Mandó de nuevo a Loring a la marroquinería y a Bryant a todas las bibliotecas de Londres, para saber si alguna empleada había faltado al trabajo después de las vacaciones. Él fue a Forest Road.

La joven señora Parker, con su bebé en brazos, y la anciana, que pelaba patatas, miraron Monos en el infierno como si más que de una novela histórica se tratara de una novedad histérica. Sus días estaban ocupados por bebés y judías, no por libros.

– ¿Un amigo de la señorita Comfrey? -dijo finalmente Stella Parker. Le parecía incomprensible que alguien que ella conociera o hubiese conocido estuviera relacionada con algún famoso. Para ella, Grenville West era famoso simplemente porque su nombre estaba escrito en letras de imprenta, igual que sus escritos.
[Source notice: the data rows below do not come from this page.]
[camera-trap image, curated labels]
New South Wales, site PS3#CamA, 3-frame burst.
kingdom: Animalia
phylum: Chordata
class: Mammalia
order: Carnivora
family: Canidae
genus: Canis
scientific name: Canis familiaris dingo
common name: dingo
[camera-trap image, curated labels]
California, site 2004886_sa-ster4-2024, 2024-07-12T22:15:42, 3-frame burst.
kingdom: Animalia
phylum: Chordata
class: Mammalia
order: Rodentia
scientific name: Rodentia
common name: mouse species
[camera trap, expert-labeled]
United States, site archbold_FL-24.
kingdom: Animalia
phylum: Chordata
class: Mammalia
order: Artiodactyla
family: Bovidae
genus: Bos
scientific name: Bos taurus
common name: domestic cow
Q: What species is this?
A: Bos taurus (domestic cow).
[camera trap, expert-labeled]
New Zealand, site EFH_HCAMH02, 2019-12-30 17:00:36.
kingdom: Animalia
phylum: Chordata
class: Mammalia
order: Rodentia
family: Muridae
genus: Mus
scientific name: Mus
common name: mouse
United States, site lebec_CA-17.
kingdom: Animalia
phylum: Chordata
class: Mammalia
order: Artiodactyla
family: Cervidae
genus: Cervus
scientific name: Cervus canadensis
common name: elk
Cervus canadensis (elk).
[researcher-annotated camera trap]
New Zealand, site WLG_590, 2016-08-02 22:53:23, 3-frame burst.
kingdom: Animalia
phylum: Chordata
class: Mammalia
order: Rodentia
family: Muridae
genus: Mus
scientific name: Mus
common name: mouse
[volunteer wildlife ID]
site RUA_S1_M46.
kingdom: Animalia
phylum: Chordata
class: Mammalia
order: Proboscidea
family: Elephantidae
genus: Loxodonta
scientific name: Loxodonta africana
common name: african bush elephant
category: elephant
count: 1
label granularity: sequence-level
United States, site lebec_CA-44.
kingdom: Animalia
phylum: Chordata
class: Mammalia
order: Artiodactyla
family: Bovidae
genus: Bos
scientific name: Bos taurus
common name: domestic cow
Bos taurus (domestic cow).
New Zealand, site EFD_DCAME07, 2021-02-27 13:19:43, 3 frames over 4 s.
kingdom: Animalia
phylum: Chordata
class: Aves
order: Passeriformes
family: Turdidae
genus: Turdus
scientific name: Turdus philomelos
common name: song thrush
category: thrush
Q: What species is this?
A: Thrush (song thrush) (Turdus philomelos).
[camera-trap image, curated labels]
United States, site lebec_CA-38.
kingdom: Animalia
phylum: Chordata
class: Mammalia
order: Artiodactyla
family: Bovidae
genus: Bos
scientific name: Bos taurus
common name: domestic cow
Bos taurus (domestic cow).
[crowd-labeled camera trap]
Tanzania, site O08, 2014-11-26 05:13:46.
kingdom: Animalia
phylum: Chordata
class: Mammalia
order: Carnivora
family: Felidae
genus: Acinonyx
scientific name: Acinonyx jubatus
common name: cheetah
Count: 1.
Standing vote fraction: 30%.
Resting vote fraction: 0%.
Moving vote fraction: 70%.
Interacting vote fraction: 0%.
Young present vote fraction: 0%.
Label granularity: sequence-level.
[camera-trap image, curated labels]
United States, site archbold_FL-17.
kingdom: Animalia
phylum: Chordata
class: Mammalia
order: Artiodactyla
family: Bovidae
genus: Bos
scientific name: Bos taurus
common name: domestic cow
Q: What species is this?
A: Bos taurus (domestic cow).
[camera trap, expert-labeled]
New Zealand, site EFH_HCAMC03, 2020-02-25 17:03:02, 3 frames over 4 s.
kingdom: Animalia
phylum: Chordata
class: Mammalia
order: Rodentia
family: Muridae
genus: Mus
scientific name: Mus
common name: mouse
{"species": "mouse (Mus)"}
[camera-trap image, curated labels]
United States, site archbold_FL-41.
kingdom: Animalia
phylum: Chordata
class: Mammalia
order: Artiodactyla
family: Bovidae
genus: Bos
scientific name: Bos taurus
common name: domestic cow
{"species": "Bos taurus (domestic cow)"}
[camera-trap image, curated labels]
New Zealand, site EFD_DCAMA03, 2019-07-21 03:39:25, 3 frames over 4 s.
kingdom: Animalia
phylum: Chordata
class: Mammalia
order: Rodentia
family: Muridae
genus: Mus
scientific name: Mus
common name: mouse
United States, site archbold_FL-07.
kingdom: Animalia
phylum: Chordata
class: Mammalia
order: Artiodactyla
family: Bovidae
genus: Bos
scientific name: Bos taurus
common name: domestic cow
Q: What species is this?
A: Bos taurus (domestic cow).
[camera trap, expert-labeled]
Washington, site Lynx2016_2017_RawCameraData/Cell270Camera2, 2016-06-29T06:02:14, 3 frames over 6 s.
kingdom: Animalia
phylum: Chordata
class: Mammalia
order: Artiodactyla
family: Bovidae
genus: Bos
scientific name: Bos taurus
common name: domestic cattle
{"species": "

Repitió lo que ya había dicho, esta vez sin el tono interrogativo, aceptando lo increíble de la misma forma que aceptaba la fisión nuclear o el que las patatas hubieran subido a quince peniques la libra-. Un amigo de la señorita Comfrey. ¡Qué bueno!

Su abuela política no pareció tan sorprendida.

– Rhoda era ambiciosa. No me extrañaría que hubiera conocido al primer ministro.

– ¿Sabe si era amiga de Grenville West?

– Hable más alto.

– Quiere saber -intervino Stella Parker- si tú sabías que ella lo conocía, yaya.

– ¿Yo? ¿Cómo iba a saberlo? A la única West que he conocido en mi vida es a esa Lilian.

Wexford se inclinó hacia adelante.

– ¿La señora Crown?

– Así es. El apellido de su primer marido era West. Se llamaba West cuando vino a vivir aquí con Agnes. Y al pobrecillo John también lo llamaban West. Creí que ya se lo había dicho, joven, cuando hablamos de los nombres aquella vez.

– No se lo pregunté entonces -dijo Wexford.

«West es un apellido bastante común», pensó mientras espera en el coche a que Lilian Crown volviera del pub. Pero si Grenville West tuviera lazos de familia con Rhoda Comfrey, la relación entre los dos sería más que probable. Sí, por ejemplo, ellos se llamaran el uno al otro «primo», como hace mucha gente sin un vínculo de sangre que justifique el trato, el afecto que sentían el uno por el otro quedaría explicado. ¿Y por qué no se había hecho llamar West, apellido cuya eufonía es más común que la del rebuscado Comfrey?